L’Afrique, à l’instar d’autres régions du monde, présente aujourd ’hui une image dynamique mais pleine de contrastes où apparaissent des progrès mais aussi des difficultés. Il suffit de voir les pays anglophones et les pays francophones. Dans chaque zone linguistique il y a des mauvais élèves. Avec une jeunesse qui représentera 60% de la population du continent à l’horizon 2050, le continent peut tirer avantage de ce dividende démographique en investissant dans une éducation de qualité, dans la formation des enseignants, la technologie et l’innovation, ce qui permettrait de stimuler la productivité, de créer des emplois et de promouvoir une croissance sans exclusion et la prospérité pour tous. Ce ne sont pas des sommets France Afrique revisités avec la société civile en substitution aux Chefs d’Etat qui fera de l’Afrique un acteur majeur de la mondialisation. La solution pour l’Afrique reviens à la volonté politique. Le lien entre conflits et fragilité est évident.
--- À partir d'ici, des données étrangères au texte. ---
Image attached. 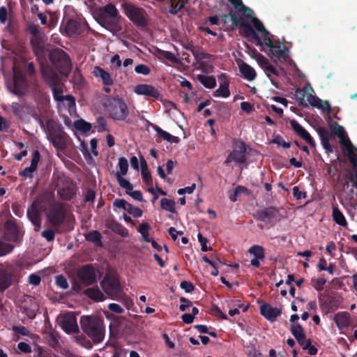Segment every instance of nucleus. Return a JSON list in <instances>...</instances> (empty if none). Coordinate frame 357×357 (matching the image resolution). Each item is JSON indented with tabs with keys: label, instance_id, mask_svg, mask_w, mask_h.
Instances as JSON below:
<instances>
[{
	"label": "nucleus",
	"instance_id": "6",
	"mask_svg": "<svg viewBox=\"0 0 357 357\" xmlns=\"http://www.w3.org/2000/svg\"><path fill=\"white\" fill-rule=\"evenodd\" d=\"M100 286L111 299L116 300L121 298L123 288L116 274L107 273L100 282Z\"/></svg>",
	"mask_w": 357,
	"mask_h": 357
},
{
	"label": "nucleus",
	"instance_id": "14",
	"mask_svg": "<svg viewBox=\"0 0 357 357\" xmlns=\"http://www.w3.org/2000/svg\"><path fill=\"white\" fill-rule=\"evenodd\" d=\"M262 43L270 47L271 54L279 60L286 61L288 59L289 57L287 52L289 50L287 47H282L280 45V43L279 40L277 41L276 44H274L271 38H267Z\"/></svg>",
	"mask_w": 357,
	"mask_h": 357
},
{
	"label": "nucleus",
	"instance_id": "48",
	"mask_svg": "<svg viewBox=\"0 0 357 357\" xmlns=\"http://www.w3.org/2000/svg\"><path fill=\"white\" fill-rule=\"evenodd\" d=\"M228 15H230V20L231 21L233 28L237 26L240 27L242 25V23L245 22L243 18L238 13L231 10L228 13Z\"/></svg>",
	"mask_w": 357,
	"mask_h": 357
},
{
	"label": "nucleus",
	"instance_id": "43",
	"mask_svg": "<svg viewBox=\"0 0 357 357\" xmlns=\"http://www.w3.org/2000/svg\"><path fill=\"white\" fill-rule=\"evenodd\" d=\"M75 193V190L70 187L62 188L58 190V195L61 199L65 201H70L73 199Z\"/></svg>",
	"mask_w": 357,
	"mask_h": 357
},
{
	"label": "nucleus",
	"instance_id": "21",
	"mask_svg": "<svg viewBox=\"0 0 357 357\" xmlns=\"http://www.w3.org/2000/svg\"><path fill=\"white\" fill-rule=\"evenodd\" d=\"M60 325L67 333H75L78 331L76 317L72 314H65L61 320Z\"/></svg>",
	"mask_w": 357,
	"mask_h": 357
},
{
	"label": "nucleus",
	"instance_id": "38",
	"mask_svg": "<svg viewBox=\"0 0 357 357\" xmlns=\"http://www.w3.org/2000/svg\"><path fill=\"white\" fill-rule=\"evenodd\" d=\"M252 22L255 29L261 33V38H263V42L266 38H270V32L266 29L263 23L258 18H252Z\"/></svg>",
	"mask_w": 357,
	"mask_h": 357
},
{
	"label": "nucleus",
	"instance_id": "42",
	"mask_svg": "<svg viewBox=\"0 0 357 357\" xmlns=\"http://www.w3.org/2000/svg\"><path fill=\"white\" fill-rule=\"evenodd\" d=\"M290 331L298 342H300L301 339H305L303 328L299 323L292 324Z\"/></svg>",
	"mask_w": 357,
	"mask_h": 357
},
{
	"label": "nucleus",
	"instance_id": "32",
	"mask_svg": "<svg viewBox=\"0 0 357 357\" xmlns=\"http://www.w3.org/2000/svg\"><path fill=\"white\" fill-rule=\"evenodd\" d=\"M278 210L275 206L266 207L263 210L259 211L257 213V218L260 221L266 222L275 218Z\"/></svg>",
	"mask_w": 357,
	"mask_h": 357
},
{
	"label": "nucleus",
	"instance_id": "16",
	"mask_svg": "<svg viewBox=\"0 0 357 357\" xmlns=\"http://www.w3.org/2000/svg\"><path fill=\"white\" fill-rule=\"evenodd\" d=\"M26 215L28 219L34 226V231H38L41 227V217L39 203L34 201L27 209Z\"/></svg>",
	"mask_w": 357,
	"mask_h": 357
},
{
	"label": "nucleus",
	"instance_id": "45",
	"mask_svg": "<svg viewBox=\"0 0 357 357\" xmlns=\"http://www.w3.org/2000/svg\"><path fill=\"white\" fill-rule=\"evenodd\" d=\"M141 169L144 181L148 186H151L152 185V178L150 172L148 171L147 164L143 158L141 160Z\"/></svg>",
	"mask_w": 357,
	"mask_h": 357
},
{
	"label": "nucleus",
	"instance_id": "22",
	"mask_svg": "<svg viewBox=\"0 0 357 357\" xmlns=\"http://www.w3.org/2000/svg\"><path fill=\"white\" fill-rule=\"evenodd\" d=\"M84 25L76 19H70L64 26V31L68 36H79L83 33Z\"/></svg>",
	"mask_w": 357,
	"mask_h": 357
},
{
	"label": "nucleus",
	"instance_id": "41",
	"mask_svg": "<svg viewBox=\"0 0 357 357\" xmlns=\"http://www.w3.org/2000/svg\"><path fill=\"white\" fill-rule=\"evenodd\" d=\"M332 216L334 222L340 226L345 227L347 225V222L344 215L337 206L333 207Z\"/></svg>",
	"mask_w": 357,
	"mask_h": 357
},
{
	"label": "nucleus",
	"instance_id": "24",
	"mask_svg": "<svg viewBox=\"0 0 357 357\" xmlns=\"http://www.w3.org/2000/svg\"><path fill=\"white\" fill-rule=\"evenodd\" d=\"M260 313L267 320L273 322L275 321L277 317L282 313L281 310L276 307H273L268 303H263L260 306Z\"/></svg>",
	"mask_w": 357,
	"mask_h": 357
},
{
	"label": "nucleus",
	"instance_id": "31",
	"mask_svg": "<svg viewBox=\"0 0 357 357\" xmlns=\"http://www.w3.org/2000/svg\"><path fill=\"white\" fill-rule=\"evenodd\" d=\"M45 35L34 36L31 40V44L36 55H42L45 52Z\"/></svg>",
	"mask_w": 357,
	"mask_h": 357
},
{
	"label": "nucleus",
	"instance_id": "37",
	"mask_svg": "<svg viewBox=\"0 0 357 357\" xmlns=\"http://www.w3.org/2000/svg\"><path fill=\"white\" fill-rule=\"evenodd\" d=\"M197 79L207 89H213L216 86V79L213 75H198Z\"/></svg>",
	"mask_w": 357,
	"mask_h": 357
},
{
	"label": "nucleus",
	"instance_id": "13",
	"mask_svg": "<svg viewBox=\"0 0 357 357\" xmlns=\"http://www.w3.org/2000/svg\"><path fill=\"white\" fill-rule=\"evenodd\" d=\"M126 14L130 21L135 25L144 26L146 25V20L143 14L142 8H137L132 5H128L126 9Z\"/></svg>",
	"mask_w": 357,
	"mask_h": 357
},
{
	"label": "nucleus",
	"instance_id": "56",
	"mask_svg": "<svg viewBox=\"0 0 357 357\" xmlns=\"http://www.w3.org/2000/svg\"><path fill=\"white\" fill-rule=\"evenodd\" d=\"M126 211L134 218H139L142 215V211L130 203H128Z\"/></svg>",
	"mask_w": 357,
	"mask_h": 357
},
{
	"label": "nucleus",
	"instance_id": "26",
	"mask_svg": "<svg viewBox=\"0 0 357 357\" xmlns=\"http://www.w3.org/2000/svg\"><path fill=\"white\" fill-rule=\"evenodd\" d=\"M221 82L219 88L213 91L214 97L228 98L230 96L229 82L227 80L225 75L222 74L220 77Z\"/></svg>",
	"mask_w": 357,
	"mask_h": 357
},
{
	"label": "nucleus",
	"instance_id": "5",
	"mask_svg": "<svg viewBox=\"0 0 357 357\" xmlns=\"http://www.w3.org/2000/svg\"><path fill=\"white\" fill-rule=\"evenodd\" d=\"M47 138L54 147L59 151L66 149L67 134L63 130L61 125H56L53 121L48 120L46 122Z\"/></svg>",
	"mask_w": 357,
	"mask_h": 357
},
{
	"label": "nucleus",
	"instance_id": "49",
	"mask_svg": "<svg viewBox=\"0 0 357 357\" xmlns=\"http://www.w3.org/2000/svg\"><path fill=\"white\" fill-rule=\"evenodd\" d=\"M330 130L331 134L336 135L337 137L345 134L344 128L339 125L337 122H332L329 124Z\"/></svg>",
	"mask_w": 357,
	"mask_h": 357
},
{
	"label": "nucleus",
	"instance_id": "63",
	"mask_svg": "<svg viewBox=\"0 0 357 357\" xmlns=\"http://www.w3.org/2000/svg\"><path fill=\"white\" fill-rule=\"evenodd\" d=\"M11 109L15 116H21L24 113V107L18 102L11 104Z\"/></svg>",
	"mask_w": 357,
	"mask_h": 357
},
{
	"label": "nucleus",
	"instance_id": "36",
	"mask_svg": "<svg viewBox=\"0 0 357 357\" xmlns=\"http://www.w3.org/2000/svg\"><path fill=\"white\" fill-rule=\"evenodd\" d=\"M106 227L123 237L128 236V230L114 220H107L106 222Z\"/></svg>",
	"mask_w": 357,
	"mask_h": 357
},
{
	"label": "nucleus",
	"instance_id": "46",
	"mask_svg": "<svg viewBox=\"0 0 357 357\" xmlns=\"http://www.w3.org/2000/svg\"><path fill=\"white\" fill-rule=\"evenodd\" d=\"M248 252L253 255L255 258L264 259L265 257L264 249L262 246L255 245L250 248Z\"/></svg>",
	"mask_w": 357,
	"mask_h": 357
},
{
	"label": "nucleus",
	"instance_id": "9",
	"mask_svg": "<svg viewBox=\"0 0 357 357\" xmlns=\"http://www.w3.org/2000/svg\"><path fill=\"white\" fill-rule=\"evenodd\" d=\"M108 111L110 116L117 121H124L129 114L126 103L119 98H114L110 102Z\"/></svg>",
	"mask_w": 357,
	"mask_h": 357
},
{
	"label": "nucleus",
	"instance_id": "52",
	"mask_svg": "<svg viewBox=\"0 0 357 357\" xmlns=\"http://www.w3.org/2000/svg\"><path fill=\"white\" fill-rule=\"evenodd\" d=\"M116 177L119 185L126 190V193H129V191L132 190V185L128 181L124 178L123 176L116 174Z\"/></svg>",
	"mask_w": 357,
	"mask_h": 357
},
{
	"label": "nucleus",
	"instance_id": "60",
	"mask_svg": "<svg viewBox=\"0 0 357 357\" xmlns=\"http://www.w3.org/2000/svg\"><path fill=\"white\" fill-rule=\"evenodd\" d=\"M271 142L273 144H276L278 146H282L285 149H289L291 147V143L285 142L282 137L280 135H275L274 138L272 139Z\"/></svg>",
	"mask_w": 357,
	"mask_h": 357
},
{
	"label": "nucleus",
	"instance_id": "10",
	"mask_svg": "<svg viewBox=\"0 0 357 357\" xmlns=\"http://www.w3.org/2000/svg\"><path fill=\"white\" fill-rule=\"evenodd\" d=\"M295 92L299 105L303 107L311 105L314 107L316 104L320 102V98L313 94L314 91L310 86H305L302 89L296 88Z\"/></svg>",
	"mask_w": 357,
	"mask_h": 357
},
{
	"label": "nucleus",
	"instance_id": "62",
	"mask_svg": "<svg viewBox=\"0 0 357 357\" xmlns=\"http://www.w3.org/2000/svg\"><path fill=\"white\" fill-rule=\"evenodd\" d=\"M314 107L322 109L328 114L331 113V107L327 100H323L320 99V102L317 103Z\"/></svg>",
	"mask_w": 357,
	"mask_h": 357
},
{
	"label": "nucleus",
	"instance_id": "1",
	"mask_svg": "<svg viewBox=\"0 0 357 357\" xmlns=\"http://www.w3.org/2000/svg\"><path fill=\"white\" fill-rule=\"evenodd\" d=\"M46 217L57 234L66 233L74 229V218L67 217L66 210L62 203L54 202L49 204Z\"/></svg>",
	"mask_w": 357,
	"mask_h": 357
},
{
	"label": "nucleus",
	"instance_id": "61",
	"mask_svg": "<svg viewBox=\"0 0 357 357\" xmlns=\"http://www.w3.org/2000/svg\"><path fill=\"white\" fill-rule=\"evenodd\" d=\"M239 12L242 13V14L248 19H250L252 20L254 15L253 10L250 8L249 7H247L243 3L237 9Z\"/></svg>",
	"mask_w": 357,
	"mask_h": 357
},
{
	"label": "nucleus",
	"instance_id": "12",
	"mask_svg": "<svg viewBox=\"0 0 357 357\" xmlns=\"http://www.w3.org/2000/svg\"><path fill=\"white\" fill-rule=\"evenodd\" d=\"M246 146L242 141H236L233 151L228 155L225 160V165H227L231 162L243 164L246 161Z\"/></svg>",
	"mask_w": 357,
	"mask_h": 357
},
{
	"label": "nucleus",
	"instance_id": "15",
	"mask_svg": "<svg viewBox=\"0 0 357 357\" xmlns=\"http://www.w3.org/2000/svg\"><path fill=\"white\" fill-rule=\"evenodd\" d=\"M319 303L321 310L326 312H333L339 307L338 298L328 294H320Z\"/></svg>",
	"mask_w": 357,
	"mask_h": 357
},
{
	"label": "nucleus",
	"instance_id": "18",
	"mask_svg": "<svg viewBox=\"0 0 357 357\" xmlns=\"http://www.w3.org/2000/svg\"><path fill=\"white\" fill-rule=\"evenodd\" d=\"M340 143L342 145L344 150L347 151V154L349 159V161L354 167L357 166V155L355 153V147L350 141L347 132L338 137Z\"/></svg>",
	"mask_w": 357,
	"mask_h": 357
},
{
	"label": "nucleus",
	"instance_id": "35",
	"mask_svg": "<svg viewBox=\"0 0 357 357\" xmlns=\"http://www.w3.org/2000/svg\"><path fill=\"white\" fill-rule=\"evenodd\" d=\"M152 128L156 132V135L158 137L162 138L163 140L167 141L171 143L178 144L180 142V139L178 137L173 136L169 132L163 130L161 128H160L157 125H152Z\"/></svg>",
	"mask_w": 357,
	"mask_h": 357
},
{
	"label": "nucleus",
	"instance_id": "64",
	"mask_svg": "<svg viewBox=\"0 0 357 357\" xmlns=\"http://www.w3.org/2000/svg\"><path fill=\"white\" fill-rule=\"evenodd\" d=\"M135 71L141 75H147L150 73V68L144 64H139L135 66Z\"/></svg>",
	"mask_w": 357,
	"mask_h": 357
},
{
	"label": "nucleus",
	"instance_id": "11",
	"mask_svg": "<svg viewBox=\"0 0 357 357\" xmlns=\"http://www.w3.org/2000/svg\"><path fill=\"white\" fill-rule=\"evenodd\" d=\"M77 276L80 282L86 286L92 285L97 282L96 270L91 264L82 266L77 270Z\"/></svg>",
	"mask_w": 357,
	"mask_h": 357
},
{
	"label": "nucleus",
	"instance_id": "28",
	"mask_svg": "<svg viewBox=\"0 0 357 357\" xmlns=\"http://www.w3.org/2000/svg\"><path fill=\"white\" fill-rule=\"evenodd\" d=\"M239 72L241 73L243 78L248 81H252L257 77V73L255 69L244 61H241L238 64Z\"/></svg>",
	"mask_w": 357,
	"mask_h": 357
},
{
	"label": "nucleus",
	"instance_id": "23",
	"mask_svg": "<svg viewBox=\"0 0 357 357\" xmlns=\"http://www.w3.org/2000/svg\"><path fill=\"white\" fill-rule=\"evenodd\" d=\"M135 92L137 94L152 97L156 100L161 98V94L160 91L152 85L138 84L135 88Z\"/></svg>",
	"mask_w": 357,
	"mask_h": 357
},
{
	"label": "nucleus",
	"instance_id": "39",
	"mask_svg": "<svg viewBox=\"0 0 357 357\" xmlns=\"http://www.w3.org/2000/svg\"><path fill=\"white\" fill-rule=\"evenodd\" d=\"M192 55L195 56L197 61L199 62L200 67L203 69V71H206L204 68L207 66L203 61L204 59H208L211 57V55L208 53H205L199 47H197L195 51H192Z\"/></svg>",
	"mask_w": 357,
	"mask_h": 357
},
{
	"label": "nucleus",
	"instance_id": "30",
	"mask_svg": "<svg viewBox=\"0 0 357 357\" xmlns=\"http://www.w3.org/2000/svg\"><path fill=\"white\" fill-rule=\"evenodd\" d=\"M41 73L44 79L46 80L50 87L58 86L59 84L60 80L59 76L52 69H45L44 68H42Z\"/></svg>",
	"mask_w": 357,
	"mask_h": 357
},
{
	"label": "nucleus",
	"instance_id": "53",
	"mask_svg": "<svg viewBox=\"0 0 357 357\" xmlns=\"http://www.w3.org/2000/svg\"><path fill=\"white\" fill-rule=\"evenodd\" d=\"M28 31L33 37L43 36L45 34L40 29L38 24H36L33 22H29L27 24Z\"/></svg>",
	"mask_w": 357,
	"mask_h": 357
},
{
	"label": "nucleus",
	"instance_id": "57",
	"mask_svg": "<svg viewBox=\"0 0 357 357\" xmlns=\"http://www.w3.org/2000/svg\"><path fill=\"white\" fill-rule=\"evenodd\" d=\"M169 13L172 15H176L183 8V4L176 3V0H169Z\"/></svg>",
	"mask_w": 357,
	"mask_h": 357
},
{
	"label": "nucleus",
	"instance_id": "54",
	"mask_svg": "<svg viewBox=\"0 0 357 357\" xmlns=\"http://www.w3.org/2000/svg\"><path fill=\"white\" fill-rule=\"evenodd\" d=\"M326 282V280L324 278H312L311 280V284L312 287L317 291H321L324 289V286L325 285Z\"/></svg>",
	"mask_w": 357,
	"mask_h": 357
},
{
	"label": "nucleus",
	"instance_id": "59",
	"mask_svg": "<svg viewBox=\"0 0 357 357\" xmlns=\"http://www.w3.org/2000/svg\"><path fill=\"white\" fill-rule=\"evenodd\" d=\"M14 246L0 241V257L4 256L13 251Z\"/></svg>",
	"mask_w": 357,
	"mask_h": 357
},
{
	"label": "nucleus",
	"instance_id": "19",
	"mask_svg": "<svg viewBox=\"0 0 357 357\" xmlns=\"http://www.w3.org/2000/svg\"><path fill=\"white\" fill-rule=\"evenodd\" d=\"M290 125L296 135L305 140L310 146L313 148L316 146V143L310 133L296 120H291Z\"/></svg>",
	"mask_w": 357,
	"mask_h": 357
},
{
	"label": "nucleus",
	"instance_id": "7",
	"mask_svg": "<svg viewBox=\"0 0 357 357\" xmlns=\"http://www.w3.org/2000/svg\"><path fill=\"white\" fill-rule=\"evenodd\" d=\"M52 65L63 75H68L71 70L72 63L68 55L61 49H53L49 54Z\"/></svg>",
	"mask_w": 357,
	"mask_h": 357
},
{
	"label": "nucleus",
	"instance_id": "25",
	"mask_svg": "<svg viewBox=\"0 0 357 357\" xmlns=\"http://www.w3.org/2000/svg\"><path fill=\"white\" fill-rule=\"evenodd\" d=\"M12 271L3 266H0V292L4 291L12 284Z\"/></svg>",
	"mask_w": 357,
	"mask_h": 357
},
{
	"label": "nucleus",
	"instance_id": "55",
	"mask_svg": "<svg viewBox=\"0 0 357 357\" xmlns=\"http://www.w3.org/2000/svg\"><path fill=\"white\" fill-rule=\"evenodd\" d=\"M55 284L62 289H67L68 288L67 279L63 275H58L55 277Z\"/></svg>",
	"mask_w": 357,
	"mask_h": 357
},
{
	"label": "nucleus",
	"instance_id": "27",
	"mask_svg": "<svg viewBox=\"0 0 357 357\" xmlns=\"http://www.w3.org/2000/svg\"><path fill=\"white\" fill-rule=\"evenodd\" d=\"M317 132L320 137L321 144L323 148L325 149L327 153H332L333 151V147L330 144V139L331 135L329 132L324 127H318Z\"/></svg>",
	"mask_w": 357,
	"mask_h": 357
},
{
	"label": "nucleus",
	"instance_id": "4",
	"mask_svg": "<svg viewBox=\"0 0 357 357\" xmlns=\"http://www.w3.org/2000/svg\"><path fill=\"white\" fill-rule=\"evenodd\" d=\"M38 88V85L34 78H28L26 74L19 72L14 74L13 84L9 86V90L17 96H23L30 90L36 91Z\"/></svg>",
	"mask_w": 357,
	"mask_h": 357
},
{
	"label": "nucleus",
	"instance_id": "8",
	"mask_svg": "<svg viewBox=\"0 0 357 357\" xmlns=\"http://www.w3.org/2000/svg\"><path fill=\"white\" fill-rule=\"evenodd\" d=\"M5 238L11 242L20 243L22 241L24 231L20 227L14 218L7 220L3 225Z\"/></svg>",
	"mask_w": 357,
	"mask_h": 357
},
{
	"label": "nucleus",
	"instance_id": "20",
	"mask_svg": "<svg viewBox=\"0 0 357 357\" xmlns=\"http://www.w3.org/2000/svg\"><path fill=\"white\" fill-rule=\"evenodd\" d=\"M239 33L241 36L248 38L250 40L251 39L255 40L256 41L257 45H262L263 43L261 38L256 33L253 27L249 23L246 22L242 23V25L240 26Z\"/></svg>",
	"mask_w": 357,
	"mask_h": 357
},
{
	"label": "nucleus",
	"instance_id": "33",
	"mask_svg": "<svg viewBox=\"0 0 357 357\" xmlns=\"http://www.w3.org/2000/svg\"><path fill=\"white\" fill-rule=\"evenodd\" d=\"M83 294L93 300L94 302H101L105 300L103 293L98 287H89L84 290Z\"/></svg>",
	"mask_w": 357,
	"mask_h": 357
},
{
	"label": "nucleus",
	"instance_id": "40",
	"mask_svg": "<svg viewBox=\"0 0 357 357\" xmlns=\"http://www.w3.org/2000/svg\"><path fill=\"white\" fill-rule=\"evenodd\" d=\"M85 239L89 242L94 243L96 246H102V235L99 231L96 230L90 231L86 234L85 235Z\"/></svg>",
	"mask_w": 357,
	"mask_h": 357
},
{
	"label": "nucleus",
	"instance_id": "44",
	"mask_svg": "<svg viewBox=\"0 0 357 357\" xmlns=\"http://www.w3.org/2000/svg\"><path fill=\"white\" fill-rule=\"evenodd\" d=\"M151 226L148 222H143L137 228V231L140 233L144 241L150 242L153 238L149 236Z\"/></svg>",
	"mask_w": 357,
	"mask_h": 357
},
{
	"label": "nucleus",
	"instance_id": "47",
	"mask_svg": "<svg viewBox=\"0 0 357 357\" xmlns=\"http://www.w3.org/2000/svg\"><path fill=\"white\" fill-rule=\"evenodd\" d=\"M162 209L171 213L175 212V202L172 199L163 198L160 200Z\"/></svg>",
	"mask_w": 357,
	"mask_h": 357
},
{
	"label": "nucleus",
	"instance_id": "34",
	"mask_svg": "<svg viewBox=\"0 0 357 357\" xmlns=\"http://www.w3.org/2000/svg\"><path fill=\"white\" fill-rule=\"evenodd\" d=\"M93 74L96 77H100L102 82L105 86H111L114 84V81L110 74L99 66H96L93 70Z\"/></svg>",
	"mask_w": 357,
	"mask_h": 357
},
{
	"label": "nucleus",
	"instance_id": "58",
	"mask_svg": "<svg viewBox=\"0 0 357 357\" xmlns=\"http://www.w3.org/2000/svg\"><path fill=\"white\" fill-rule=\"evenodd\" d=\"M57 233L55 229H48L41 232V236L45 238L47 242H51L54 240L55 234Z\"/></svg>",
	"mask_w": 357,
	"mask_h": 357
},
{
	"label": "nucleus",
	"instance_id": "2",
	"mask_svg": "<svg viewBox=\"0 0 357 357\" xmlns=\"http://www.w3.org/2000/svg\"><path fill=\"white\" fill-rule=\"evenodd\" d=\"M93 17L101 26L111 32H118L122 29L119 11L114 4L108 3L99 7L94 10Z\"/></svg>",
	"mask_w": 357,
	"mask_h": 357
},
{
	"label": "nucleus",
	"instance_id": "17",
	"mask_svg": "<svg viewBox=\"0 0 357 357\" xmlns=\"http://www.w3.org/2000/svg\"><path fill=\"white\" fill-rule=\"evenodd\" d=\"M38 308V305L36 303L35 299L30 296L24 298L20 305V310L22 312L31 319L36 317Z\"/></svg>",
	"mask_w": 357,
	"mask_h": 357
},
{
	"label": "nucleus",
	"instance_id": "50",
	"mask_svg": "<svg viewBox=\"0 0 357 357\" xmlns=\"http://www.w3.org/2000/svg\"><path fill=\"white\" fill-rule=\"evenodd\" d=\"M119 172H117L116 174H119L120 176L126 175L128 169V160L124 157H121L119 158Z\"/></svg>",
	"mask_w": 357,
	"mask_h": 357
},
{
	"label": "nucleus",
	"instance_id": "3",
	"mask_svg": "<svg viewBox=\"0 0 357 357\" xmlns=\"http://www.w3.org/2000/svg\"><path fill=\"white\" fill-rule=\"evenodd\" d=\"M80 326L83 332L93 343L98 344L103 341L105 328L101 318L96 315L82 316L80 318Z\"/></svg>",
	"mask_w": 357,
	"mask_h": 357
},
{
	"label": "nucleus",
	"instance_id": "51",
	"mask_svg": "<svg viewBox=\"0 0 357 357\" xmlns=\"http://www.w3.org/2000/svg\"><path fill=\"white\" fill-rule=\"evenodd\" d=\"M74 125L77 130L82 131L83 132H87L90 131L92 128L91 123L85 121L83 119L76 121Z\"/></svg>",
	"mask_w": 357,
	"mask_h": 357
},
{
	"label": "nucleus",
	"instance_id": "29",
	"mask_svg": "<svg viewBox=\"0 0 357 357\" xmlns=\"http://www.w3.org/2000/svg\"><path fill=\"white\" fill-rule=\"evenodd\" d=\"M334 321L339 329L346 328L351 324L350 315L347 312H338L334 317Z\"/></svg>",
	"mask_w": 357,
	"mask_h": 357
}]
</instances>
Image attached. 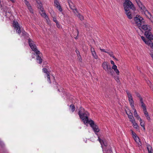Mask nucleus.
<instances>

Pour comprendre les causes et les moteurs des conflits, il faut envisager l’ensemble du cadre institutionnel d’un pays. La fragilité des institutions et des sociétés compte parmi les principaux facteurs de risque de conflit.

Un pauvre sur deux vit dans des pays fragiles ou en conflit. Seules des solutions pour le développement peuvent arrêter le cycle de fragilité et la pauvreté. La crise du COVID-19 a révélé l’extrême fragilité des économies africaines. L’invasion de l’Ukraine par la Russie est venue accentuer.

Pour conclure je dirai que l’Occident n’a jamais fait du développement de l’Afrique une priorité. Les gens du bloc de l’est devenus capitalistes ne le feront pas non plus. Seuls les africains pourront enclencher le processus du développement de l’Afrique. Beaucoup d’analystes s’accordent qu’il faut repenser le développement de l’Afrique par l’Afrique et pour l’Afrique. Cela devient un impératif autant qu’intellectuel que politique pour les pays africains. Loin de réinventer de nouvelles théories, les nouveaux paradigmes de développement devront tirer les leçons de l’histoire et s’adapter à la nature changeante des sociétés africaines. Il faut tisser la nouvelle corde au bout de l’ancienne corde de Kodjo.